- [REQUEST]: Write out the records between the line holding "Mandeep Singh showing" and the line holding "Mais met feta saus", inclusive, leaving the pictures out of your answer.

- [RECORDS FOR THE EXERCISE]:

┏━━

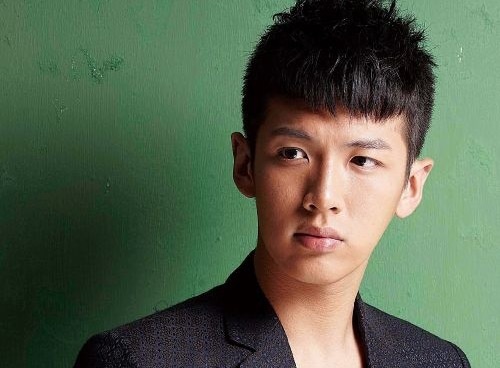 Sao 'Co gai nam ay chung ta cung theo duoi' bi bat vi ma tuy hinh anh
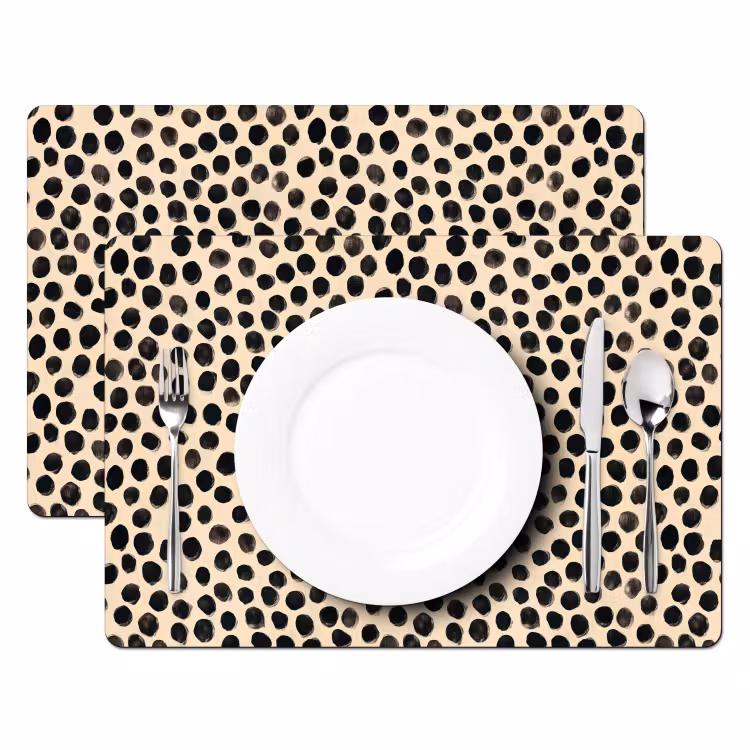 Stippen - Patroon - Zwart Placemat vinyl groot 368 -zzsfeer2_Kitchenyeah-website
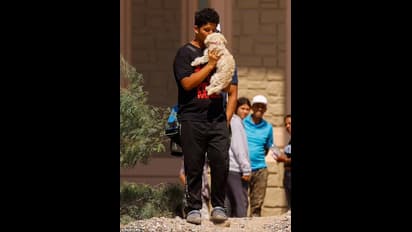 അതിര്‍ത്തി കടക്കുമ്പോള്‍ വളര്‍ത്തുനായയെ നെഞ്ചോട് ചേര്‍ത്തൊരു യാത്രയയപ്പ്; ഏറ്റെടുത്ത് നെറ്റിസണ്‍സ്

┗━━
┏━━

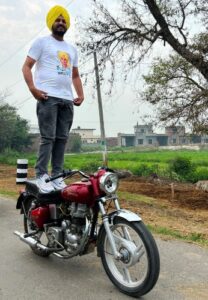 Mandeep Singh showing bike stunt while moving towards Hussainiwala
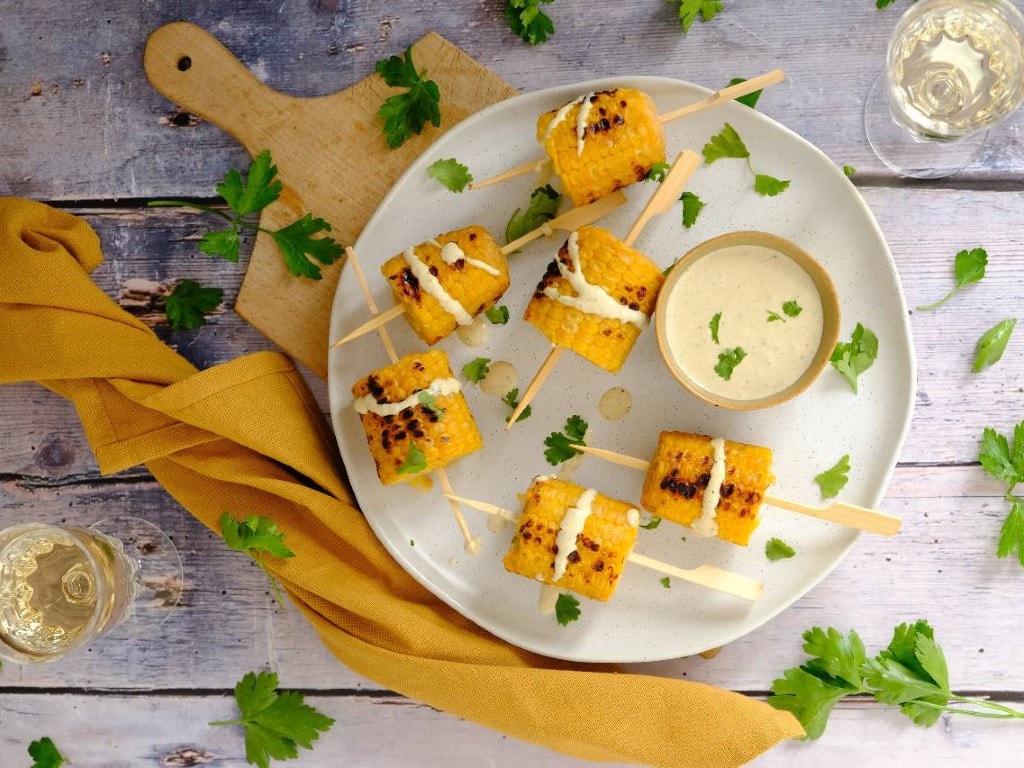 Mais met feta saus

┗━━

- [TASK SOLUTION]:
 Mandeep Singh showing bike stunt while moving towards Hussainiwala
 Mais met feta saus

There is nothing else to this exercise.